**What you have to do**
Give back the line where "How far from the camera" appears and all the lines after it until the listing ends, unchanged and with nothing else.

Scene-based spatial questions:
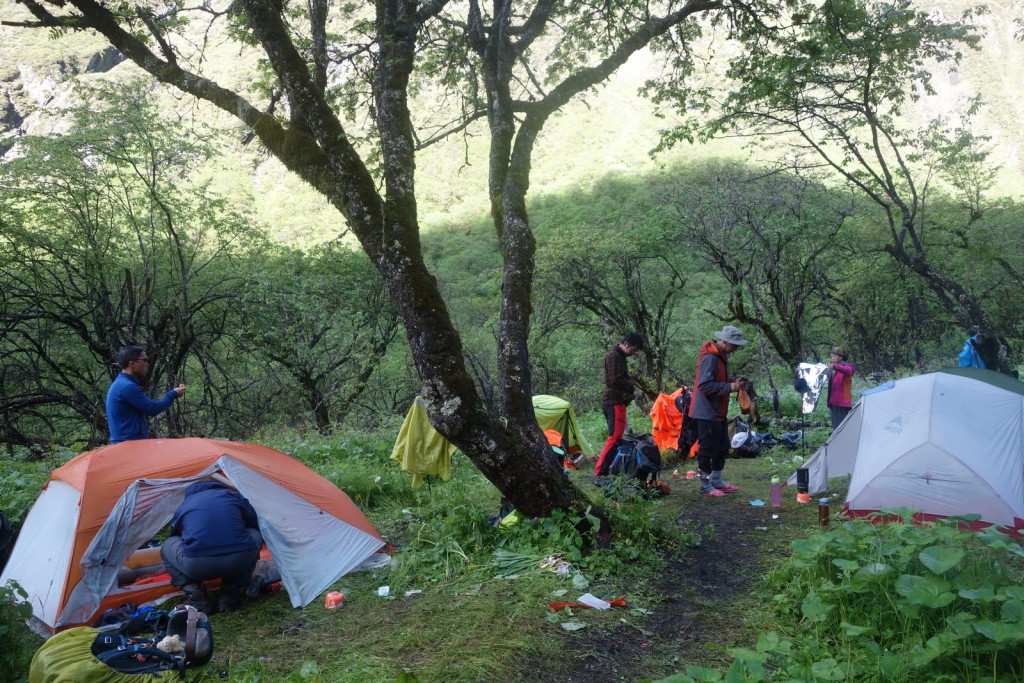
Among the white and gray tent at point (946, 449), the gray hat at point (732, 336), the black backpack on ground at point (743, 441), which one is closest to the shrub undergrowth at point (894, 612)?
the white and gray tent at point (946, 449)

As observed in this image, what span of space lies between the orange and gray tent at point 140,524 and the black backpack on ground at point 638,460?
2.67 metres

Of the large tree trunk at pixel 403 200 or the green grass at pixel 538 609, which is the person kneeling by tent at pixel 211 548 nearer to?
the green grass at pixel 538 609

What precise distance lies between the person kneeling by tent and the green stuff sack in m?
1.24

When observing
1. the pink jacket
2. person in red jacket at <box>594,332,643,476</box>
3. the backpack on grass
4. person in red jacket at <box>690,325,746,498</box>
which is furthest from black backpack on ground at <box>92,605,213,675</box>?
the pink jacket

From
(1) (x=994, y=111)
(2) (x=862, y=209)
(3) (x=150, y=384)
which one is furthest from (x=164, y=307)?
(1) (x=994, y=111)

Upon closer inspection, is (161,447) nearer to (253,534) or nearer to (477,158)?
(253,534)

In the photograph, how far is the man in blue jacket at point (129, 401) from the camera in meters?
5.62

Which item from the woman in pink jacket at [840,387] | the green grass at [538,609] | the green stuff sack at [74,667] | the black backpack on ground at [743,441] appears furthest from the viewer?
the black backpack on ground at [743,441]

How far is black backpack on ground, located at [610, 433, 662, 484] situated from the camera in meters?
6.74

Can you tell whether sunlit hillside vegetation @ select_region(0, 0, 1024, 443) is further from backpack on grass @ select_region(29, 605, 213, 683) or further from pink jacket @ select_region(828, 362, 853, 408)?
backpack on grass @ select_region(29, 605, 213, 683)

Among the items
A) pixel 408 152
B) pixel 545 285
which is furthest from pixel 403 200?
pixel 545 285

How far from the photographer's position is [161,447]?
512 centimetres

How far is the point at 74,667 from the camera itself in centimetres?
298

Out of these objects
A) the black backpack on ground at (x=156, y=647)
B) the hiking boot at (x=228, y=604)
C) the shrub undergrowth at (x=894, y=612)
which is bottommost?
the hiking boot at (x=228, y=604)
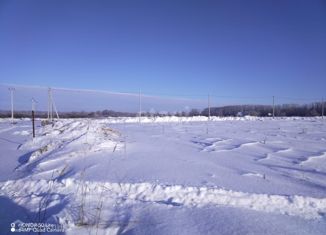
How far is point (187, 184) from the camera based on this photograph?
13.5 ft

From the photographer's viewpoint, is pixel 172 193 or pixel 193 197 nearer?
pixel 193 197

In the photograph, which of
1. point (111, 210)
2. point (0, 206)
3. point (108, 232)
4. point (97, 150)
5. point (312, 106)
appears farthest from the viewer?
point (312, 106)

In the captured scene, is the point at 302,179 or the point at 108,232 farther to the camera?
the point at 302,179

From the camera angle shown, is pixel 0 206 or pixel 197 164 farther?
pixel 197 164

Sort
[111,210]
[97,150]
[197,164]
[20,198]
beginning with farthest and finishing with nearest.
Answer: [97,150], [197,164], [20,198], [111,210]

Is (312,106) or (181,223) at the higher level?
(312,106)

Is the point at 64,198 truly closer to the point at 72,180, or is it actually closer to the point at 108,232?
the point at 72,180

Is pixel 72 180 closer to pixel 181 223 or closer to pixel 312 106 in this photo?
pixel 181 223

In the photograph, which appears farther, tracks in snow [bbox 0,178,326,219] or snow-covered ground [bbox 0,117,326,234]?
tracks in snow [bbox 0,178,326,219]

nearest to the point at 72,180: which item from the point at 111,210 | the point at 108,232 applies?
the point at 111,210

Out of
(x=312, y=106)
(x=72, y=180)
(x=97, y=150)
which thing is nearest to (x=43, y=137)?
(x=97, y=150)

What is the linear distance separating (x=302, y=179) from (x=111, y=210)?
10.6 feet

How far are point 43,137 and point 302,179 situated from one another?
28.2 feet

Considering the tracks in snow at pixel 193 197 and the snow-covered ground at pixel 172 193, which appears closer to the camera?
the snow-covered ground at pixel 172 193
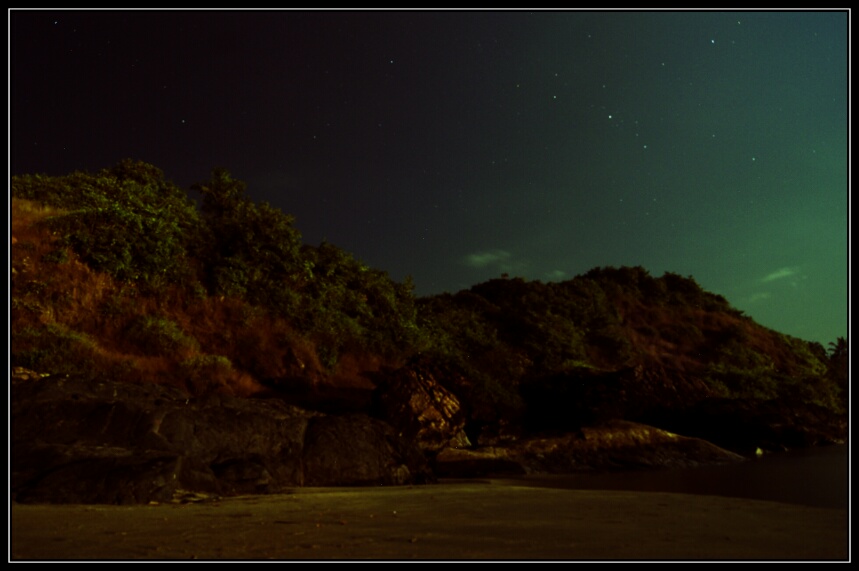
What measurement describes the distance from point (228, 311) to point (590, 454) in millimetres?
10871

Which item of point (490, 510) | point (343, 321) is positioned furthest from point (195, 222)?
point (490, 510)

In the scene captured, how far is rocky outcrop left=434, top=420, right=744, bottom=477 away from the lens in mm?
12188

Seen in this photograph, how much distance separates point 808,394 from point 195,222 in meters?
24.9

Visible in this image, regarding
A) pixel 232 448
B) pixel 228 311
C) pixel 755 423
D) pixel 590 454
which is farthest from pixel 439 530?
pixel 228 311

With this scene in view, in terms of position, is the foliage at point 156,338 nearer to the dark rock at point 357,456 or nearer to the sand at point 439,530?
the dark rock at point 357,456

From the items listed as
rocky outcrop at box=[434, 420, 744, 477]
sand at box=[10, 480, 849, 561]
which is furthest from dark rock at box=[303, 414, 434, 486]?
sand at box=[10, 480, 849, 561]

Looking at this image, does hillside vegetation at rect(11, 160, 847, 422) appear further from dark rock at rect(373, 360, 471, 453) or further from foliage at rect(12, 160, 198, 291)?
dark rock at rect(373, 360, 471, 453)

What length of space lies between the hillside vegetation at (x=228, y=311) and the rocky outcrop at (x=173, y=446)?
274 cm

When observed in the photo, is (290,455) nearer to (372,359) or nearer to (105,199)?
(372,359)

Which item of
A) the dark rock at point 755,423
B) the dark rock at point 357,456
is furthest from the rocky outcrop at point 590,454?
the dark rock at point 755,423

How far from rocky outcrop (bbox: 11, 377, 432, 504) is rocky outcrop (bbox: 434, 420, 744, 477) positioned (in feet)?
6.20

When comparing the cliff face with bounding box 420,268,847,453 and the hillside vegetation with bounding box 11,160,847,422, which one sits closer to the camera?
the hillside vegetation with bounding box 11,160,847,422

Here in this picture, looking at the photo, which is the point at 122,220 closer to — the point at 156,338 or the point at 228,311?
the point at 228,311

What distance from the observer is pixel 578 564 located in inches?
135
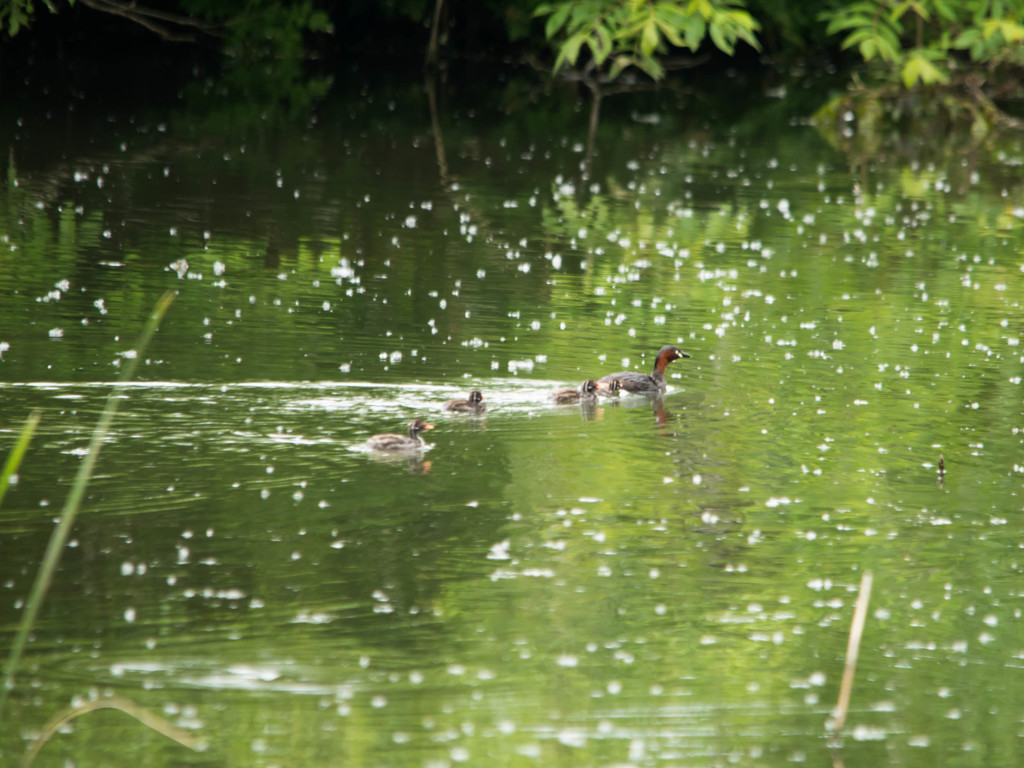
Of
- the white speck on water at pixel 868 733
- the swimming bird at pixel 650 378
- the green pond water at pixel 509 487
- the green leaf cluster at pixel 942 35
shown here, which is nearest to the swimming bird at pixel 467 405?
the green pond water at pixel 509 487

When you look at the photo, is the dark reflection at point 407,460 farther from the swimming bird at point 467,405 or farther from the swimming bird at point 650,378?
the swimming bird at point 650,378

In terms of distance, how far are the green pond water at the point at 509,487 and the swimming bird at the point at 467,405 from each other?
6.1 inches

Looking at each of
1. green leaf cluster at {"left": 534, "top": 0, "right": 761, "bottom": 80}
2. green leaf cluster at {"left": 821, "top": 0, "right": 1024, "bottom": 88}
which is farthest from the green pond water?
green leaf cluster at {"left": 821, "top": 0, "right": 1024, "bottom": 88}

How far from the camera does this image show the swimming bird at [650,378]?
545 inches

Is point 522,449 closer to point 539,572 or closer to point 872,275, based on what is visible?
point 539,572

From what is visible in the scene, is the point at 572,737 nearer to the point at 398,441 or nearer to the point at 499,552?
the point at 499,552

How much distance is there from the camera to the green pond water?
7820 mm

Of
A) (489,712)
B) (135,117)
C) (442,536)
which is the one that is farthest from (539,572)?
(135,117)

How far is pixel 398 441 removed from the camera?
11883mm

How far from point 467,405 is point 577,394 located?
1084 mm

**Worked answer**
How far from the camera does this image show the swimming bird at [650,378]?
545 inches

Is point 522,449 closer to point 539,572 or closer to point 872,275, based on what is visible?
point 539,572

From what is visible in the scene, is the point at 572,737 nearer to the point at 398,441 or nearer to the point at 499,552?
the point at 499,552

How much distance is there from the camera to the green pond water?
7820 mm

Of
A) (489,712)
B) (135,117)
C) (442,536)
which is the one that is farthest from (539,572)?
(135,117)

How far is pixel 398 441 removed from the camera?
11883mm

How far from point 467,405 is point 577,394 located?
1084 mm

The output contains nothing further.